Published online by Cambridge University Press: 18 December 2013
Imaging description
Apparent anterior displacement of the thoracic cord on sagittal T2-weighted MRI with expansion of the CSF space posterior to the cord in patients with myelopathy is a frequently missed finding (Fig. 104.1). Approximation of the entire thoracic cord to the ventral aspect of the canal is a common normal finding, particularly in patients with accentuated kyphosis. When this happens in a focal area with associated cord contour deformity, radiologists should suspect a CSF-signal space-occupying structure (i.e., intradural arachnoid cyst) that is pushing the cord (Fig. 104.2) or an anterior thoracic cord herniation that is pulling the cord (Fig. 104.3). Alternatively, intradural arachnoid bands can tether the cord and result in a similar appearance (Fig. 104.4). CT myelography is often diagnostic and can differentiate between these possibilities.

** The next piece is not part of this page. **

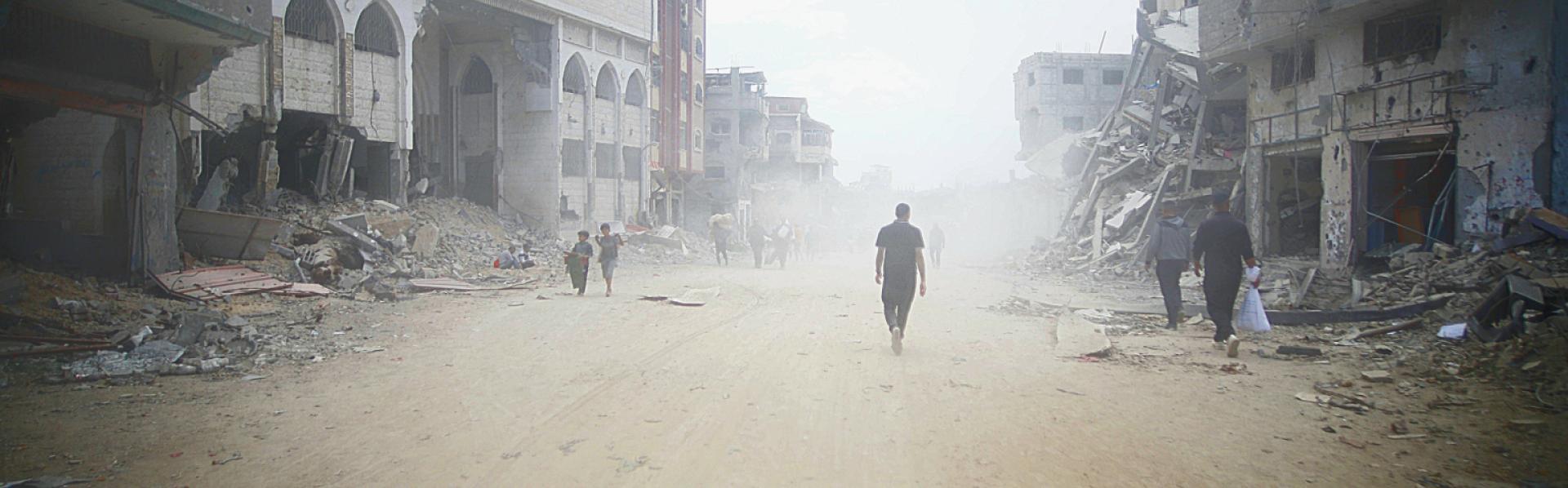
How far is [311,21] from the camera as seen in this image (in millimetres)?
19516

Intradural arachnoid cysts are congenital cysts and they are nearly always posterior to the cord [1]. Eighty percent of them are located in the thoracic spine. Most intradural arachnoid cysts are connected to the subarachnoid space and show gradual filling on myelography, with a minority presenting as a filling defect. Intradural cysts anterior to the spinal cord are unlikely to be congenital in origin and may develop on the basis of prior subarachnoid hemorrhage and archnoiditis [2].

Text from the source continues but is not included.